START ENTRIES SHOWN

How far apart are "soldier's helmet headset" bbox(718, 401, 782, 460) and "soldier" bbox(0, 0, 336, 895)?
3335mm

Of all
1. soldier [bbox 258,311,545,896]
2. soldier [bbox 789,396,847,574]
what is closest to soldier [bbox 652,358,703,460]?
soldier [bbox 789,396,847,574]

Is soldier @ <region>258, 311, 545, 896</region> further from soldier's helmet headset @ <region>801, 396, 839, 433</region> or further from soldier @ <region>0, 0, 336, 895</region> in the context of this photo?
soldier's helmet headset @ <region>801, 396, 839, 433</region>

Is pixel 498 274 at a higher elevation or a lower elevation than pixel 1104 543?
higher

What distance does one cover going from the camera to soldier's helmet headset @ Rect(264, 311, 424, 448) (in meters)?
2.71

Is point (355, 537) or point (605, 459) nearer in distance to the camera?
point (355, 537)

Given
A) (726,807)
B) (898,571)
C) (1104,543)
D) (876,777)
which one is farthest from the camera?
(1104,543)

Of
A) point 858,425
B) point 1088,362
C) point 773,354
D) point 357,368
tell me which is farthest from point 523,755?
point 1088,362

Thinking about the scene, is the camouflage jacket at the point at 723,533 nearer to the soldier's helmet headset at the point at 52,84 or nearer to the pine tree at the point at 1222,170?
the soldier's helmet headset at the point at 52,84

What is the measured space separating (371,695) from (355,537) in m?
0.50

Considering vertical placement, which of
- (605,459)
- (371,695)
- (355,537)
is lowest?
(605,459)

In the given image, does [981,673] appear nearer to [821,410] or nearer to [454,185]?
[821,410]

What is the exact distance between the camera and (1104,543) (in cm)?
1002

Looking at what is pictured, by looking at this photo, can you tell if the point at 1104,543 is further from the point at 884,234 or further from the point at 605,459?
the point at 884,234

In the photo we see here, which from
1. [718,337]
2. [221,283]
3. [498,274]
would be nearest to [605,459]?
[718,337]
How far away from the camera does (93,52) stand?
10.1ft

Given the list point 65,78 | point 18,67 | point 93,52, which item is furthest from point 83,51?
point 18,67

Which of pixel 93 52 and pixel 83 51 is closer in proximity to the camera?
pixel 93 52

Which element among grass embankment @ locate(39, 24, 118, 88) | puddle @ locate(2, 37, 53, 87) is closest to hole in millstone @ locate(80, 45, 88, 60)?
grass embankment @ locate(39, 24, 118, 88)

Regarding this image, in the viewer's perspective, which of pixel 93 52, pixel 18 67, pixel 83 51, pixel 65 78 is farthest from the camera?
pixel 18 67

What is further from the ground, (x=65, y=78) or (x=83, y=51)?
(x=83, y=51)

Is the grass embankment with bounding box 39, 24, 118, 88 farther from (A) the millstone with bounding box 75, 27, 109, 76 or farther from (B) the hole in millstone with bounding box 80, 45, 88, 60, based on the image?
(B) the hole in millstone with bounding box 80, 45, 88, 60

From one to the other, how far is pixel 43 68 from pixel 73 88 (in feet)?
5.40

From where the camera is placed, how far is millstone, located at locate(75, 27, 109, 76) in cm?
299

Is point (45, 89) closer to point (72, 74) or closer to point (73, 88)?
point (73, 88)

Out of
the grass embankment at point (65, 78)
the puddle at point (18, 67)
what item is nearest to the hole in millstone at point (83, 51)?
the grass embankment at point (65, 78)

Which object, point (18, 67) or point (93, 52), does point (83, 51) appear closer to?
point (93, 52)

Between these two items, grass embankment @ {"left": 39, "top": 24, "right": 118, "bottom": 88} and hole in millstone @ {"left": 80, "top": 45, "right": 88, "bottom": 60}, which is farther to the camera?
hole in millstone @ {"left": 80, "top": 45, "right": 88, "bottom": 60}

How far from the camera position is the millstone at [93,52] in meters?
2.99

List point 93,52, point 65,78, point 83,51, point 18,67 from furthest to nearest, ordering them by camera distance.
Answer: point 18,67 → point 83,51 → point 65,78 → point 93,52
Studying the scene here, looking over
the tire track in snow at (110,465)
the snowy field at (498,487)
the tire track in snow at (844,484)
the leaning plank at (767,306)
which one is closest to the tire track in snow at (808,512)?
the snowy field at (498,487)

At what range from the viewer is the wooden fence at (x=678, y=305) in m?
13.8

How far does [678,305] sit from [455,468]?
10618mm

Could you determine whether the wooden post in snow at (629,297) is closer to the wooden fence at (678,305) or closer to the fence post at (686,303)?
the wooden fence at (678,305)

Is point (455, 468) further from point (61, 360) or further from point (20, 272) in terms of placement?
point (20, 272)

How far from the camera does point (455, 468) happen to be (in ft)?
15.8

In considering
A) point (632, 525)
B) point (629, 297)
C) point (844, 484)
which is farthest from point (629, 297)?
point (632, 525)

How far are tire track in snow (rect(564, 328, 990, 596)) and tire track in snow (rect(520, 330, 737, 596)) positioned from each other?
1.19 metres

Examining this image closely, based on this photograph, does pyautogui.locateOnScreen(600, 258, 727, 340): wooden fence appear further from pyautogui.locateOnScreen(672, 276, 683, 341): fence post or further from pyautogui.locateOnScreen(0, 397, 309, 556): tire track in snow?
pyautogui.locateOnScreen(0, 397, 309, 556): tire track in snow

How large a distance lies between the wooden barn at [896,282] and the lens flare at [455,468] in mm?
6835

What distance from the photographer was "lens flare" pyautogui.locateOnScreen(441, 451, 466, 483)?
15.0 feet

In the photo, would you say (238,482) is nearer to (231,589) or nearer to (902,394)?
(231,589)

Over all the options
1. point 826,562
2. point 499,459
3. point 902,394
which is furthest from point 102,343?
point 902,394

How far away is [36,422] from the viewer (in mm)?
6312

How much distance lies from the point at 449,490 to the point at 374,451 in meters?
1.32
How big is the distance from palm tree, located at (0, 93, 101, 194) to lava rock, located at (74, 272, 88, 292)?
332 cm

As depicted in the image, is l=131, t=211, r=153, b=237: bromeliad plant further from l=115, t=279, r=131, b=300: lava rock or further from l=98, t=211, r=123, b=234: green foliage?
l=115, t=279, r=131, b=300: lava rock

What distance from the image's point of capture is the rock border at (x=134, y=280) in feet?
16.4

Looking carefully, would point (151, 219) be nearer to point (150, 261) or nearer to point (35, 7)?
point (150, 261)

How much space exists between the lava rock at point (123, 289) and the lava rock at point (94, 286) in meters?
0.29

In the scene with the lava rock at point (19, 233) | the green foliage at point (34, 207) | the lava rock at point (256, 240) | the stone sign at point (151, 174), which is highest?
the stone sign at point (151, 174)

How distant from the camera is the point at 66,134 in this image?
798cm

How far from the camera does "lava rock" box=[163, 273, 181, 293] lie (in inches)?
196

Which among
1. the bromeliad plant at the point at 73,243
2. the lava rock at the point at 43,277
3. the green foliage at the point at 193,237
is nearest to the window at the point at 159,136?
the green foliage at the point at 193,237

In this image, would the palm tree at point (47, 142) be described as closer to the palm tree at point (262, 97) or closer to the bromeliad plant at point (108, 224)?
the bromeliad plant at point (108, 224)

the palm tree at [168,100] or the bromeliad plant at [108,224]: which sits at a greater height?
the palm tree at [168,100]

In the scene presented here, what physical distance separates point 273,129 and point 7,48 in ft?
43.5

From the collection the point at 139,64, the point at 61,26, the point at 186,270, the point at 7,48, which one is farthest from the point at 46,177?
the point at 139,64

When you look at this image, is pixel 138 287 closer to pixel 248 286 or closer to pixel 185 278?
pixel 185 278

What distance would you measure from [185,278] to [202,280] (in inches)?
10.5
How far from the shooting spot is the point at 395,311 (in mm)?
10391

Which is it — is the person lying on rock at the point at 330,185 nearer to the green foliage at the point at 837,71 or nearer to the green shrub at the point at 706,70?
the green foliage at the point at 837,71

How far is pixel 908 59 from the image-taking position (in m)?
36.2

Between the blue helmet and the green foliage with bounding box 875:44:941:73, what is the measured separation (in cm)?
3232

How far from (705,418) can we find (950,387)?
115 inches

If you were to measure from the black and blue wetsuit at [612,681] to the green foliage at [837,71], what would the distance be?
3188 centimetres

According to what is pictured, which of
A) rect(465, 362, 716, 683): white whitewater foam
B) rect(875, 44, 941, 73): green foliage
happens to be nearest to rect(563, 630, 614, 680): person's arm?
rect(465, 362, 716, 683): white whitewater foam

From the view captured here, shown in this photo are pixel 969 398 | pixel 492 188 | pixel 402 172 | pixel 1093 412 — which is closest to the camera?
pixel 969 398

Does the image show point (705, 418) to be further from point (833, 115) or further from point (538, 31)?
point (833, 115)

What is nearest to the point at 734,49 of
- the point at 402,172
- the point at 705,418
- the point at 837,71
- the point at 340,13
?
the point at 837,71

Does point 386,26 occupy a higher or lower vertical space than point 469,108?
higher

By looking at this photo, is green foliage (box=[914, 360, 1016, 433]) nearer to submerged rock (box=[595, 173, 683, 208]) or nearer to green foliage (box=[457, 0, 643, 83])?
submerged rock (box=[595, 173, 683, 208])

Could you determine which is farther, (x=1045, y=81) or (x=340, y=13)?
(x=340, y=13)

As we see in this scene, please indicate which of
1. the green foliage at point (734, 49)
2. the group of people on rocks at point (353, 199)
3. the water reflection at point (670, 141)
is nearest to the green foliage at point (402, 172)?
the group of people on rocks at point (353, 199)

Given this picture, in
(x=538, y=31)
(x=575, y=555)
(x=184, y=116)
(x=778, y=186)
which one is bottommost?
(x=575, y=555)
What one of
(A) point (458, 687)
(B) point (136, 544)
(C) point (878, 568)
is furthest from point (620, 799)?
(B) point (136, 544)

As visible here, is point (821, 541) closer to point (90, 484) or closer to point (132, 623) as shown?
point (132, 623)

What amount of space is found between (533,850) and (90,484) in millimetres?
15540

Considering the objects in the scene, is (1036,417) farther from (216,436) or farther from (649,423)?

END ENTRIES SHOWN

--- AIM OF THE TASK ---
Everything from the line with "As we see in" to the end of the listing above needs to be duplicated exactly, both end lines included, with nothing more.

--- ANSWER TO THIS EXERCISE ---
As we see in this scene, please indicate which of
1. the green foliage at point (734, 49)
2. the group of people on rocks at point (353, 199)
3. the water reflection at point (670, 141)
is nearest to the green foliage at point (402, 172)?
the group of people on rocks at point (353, 199)

Given this picture, in
(x=538, y=31)
(x=575, y=555)
(x=184, y=116)
(x=778, y=186)
which one is bottommost?
(x=575, y=555)
What one of
(A) point (458, 687)
(B) point (136, 544)
(C) point (878, 568)
is furthest from point (620, 799)?
(B) point (136, 544)

As visible here, is point (821, 541) closer to point (90, 484) or closer to point (132, 623) as shown?
point (132, 623)

What amount of space is found between (533,850) and (90,484) in millimetres?
15540

Considering the objects in the scene, is (1036,417) farther from (216,436) or farther from (649,423)?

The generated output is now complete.